I'd like to close by mentioning a very disturbing article that appeared in the morning paper here. You may have seen it, about children in our Nation's Capital, not even teenagers, discussing their own funerals -- planning their funerals; thinking about what they would wear, and what music they hope would be played. I am profoundly concerned as we take up the debate this week on the crime bill, on the Brady bill, on the establishment of boot camps as alternatives to prison for young people, on trying to get more law enforcement officers on our streets, that we not underestimate the gravity of the task before us. Somehow we have to get those young people to you, and through you, to the world.

I know this is a difficult, frustrating, perplexing time. Every day the Vice President and I start the morning together talking about problems that have no easy solution. But I know that this ought to be a time of immense celebration and hopefulness for the American people with the end of the Cold War, with the receding threat of nuclear annihilation, with the clear evidence that, for all of our problems, our economy is doing better than the other wealthy countries in creating jobs and promoting growth, and that there is so much out there for us still to do.

But the truth is that we are squandering our most valuable resource, our young people, at a rate that no other nation would tolerate. We permit so many of them to grow up without the basic supports of family and community. We permit many of them to live in circumstances, frankly, more dangerous than those experienced by people we go halfway around the world to protect. And so many of them, by the time they are old enough for you to get a hold of them, aren't there for you to get hold of.

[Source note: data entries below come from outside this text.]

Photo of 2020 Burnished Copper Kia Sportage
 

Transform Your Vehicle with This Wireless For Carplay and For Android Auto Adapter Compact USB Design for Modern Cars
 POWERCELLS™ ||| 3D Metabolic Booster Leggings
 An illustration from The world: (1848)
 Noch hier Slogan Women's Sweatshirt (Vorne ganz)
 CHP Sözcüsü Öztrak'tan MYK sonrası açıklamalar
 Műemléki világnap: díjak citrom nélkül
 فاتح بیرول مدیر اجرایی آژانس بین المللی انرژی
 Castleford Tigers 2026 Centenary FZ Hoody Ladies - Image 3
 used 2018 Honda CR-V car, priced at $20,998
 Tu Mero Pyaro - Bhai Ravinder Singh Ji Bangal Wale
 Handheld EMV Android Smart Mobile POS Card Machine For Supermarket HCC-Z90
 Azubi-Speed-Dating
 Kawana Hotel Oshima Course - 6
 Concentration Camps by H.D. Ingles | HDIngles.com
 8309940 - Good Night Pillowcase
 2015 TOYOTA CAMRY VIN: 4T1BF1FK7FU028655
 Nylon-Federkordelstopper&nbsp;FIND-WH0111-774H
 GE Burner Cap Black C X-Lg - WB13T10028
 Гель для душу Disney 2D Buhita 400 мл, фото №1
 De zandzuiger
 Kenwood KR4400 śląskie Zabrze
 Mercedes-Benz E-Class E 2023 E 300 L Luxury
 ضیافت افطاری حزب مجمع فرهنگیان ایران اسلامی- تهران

I say that not to end this on a down moment, but to remind you of just how important this is, what you are doing. A lot of these kids still won't have a chance if you don't do your job well. And we have to find a way for you to reach them at an even earlier point. And if we want to make it, we've got to find a way to remind the rest of America that we are really all in this together; we cannot afford to have 11-year-olds thinking about their funerals. They need to be thinking about their children. You can do that.